An unchanged copy of every record below, without pictures, is the goal.

++++

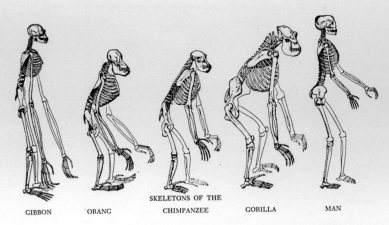 Essay comparing humans other primates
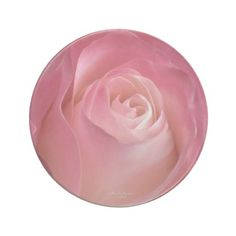 A Flower For My Love Pink Rose Coaster
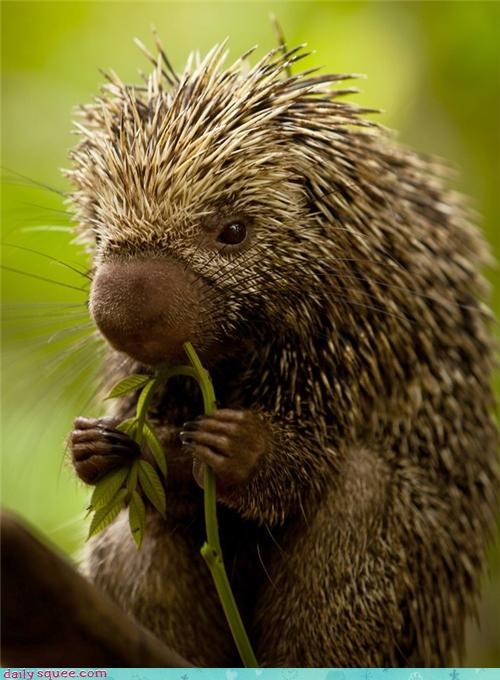 squee porcupine noms spines hug - 4090917888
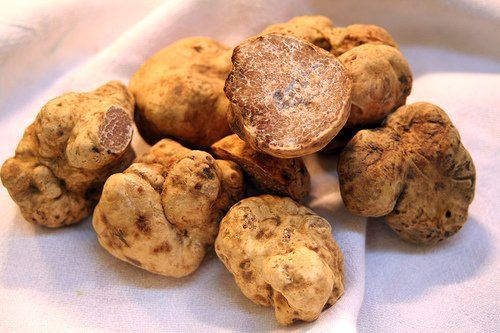 10 Gr dry any Seeds infected of Spores Truffle White Garden Mushrooms...
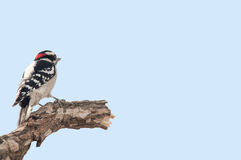 Downy woodpecker. A downy woodpecker pearched on a broken tree limb Stock Photos
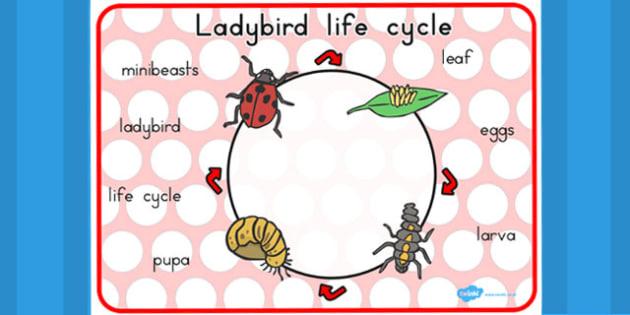 Ladybird Life Cycle Word Mat - visual aid, keywords, writing aid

++++

**RESPONSE**
 Essay comparing humans other primates
 A Flower For My Love Pink Rose Coaster
 squee porcupine noms spines hug - 4090917888
 10 Gr dry any Seeds infected of Spores Truffle White Garden Mushrooms...
 Downy woodpecker. A downy woodpecker pearched on a broken tree limb Stock Photos
 Ladybird Life Cycle Word Mat - visual aid, keywords, writing aid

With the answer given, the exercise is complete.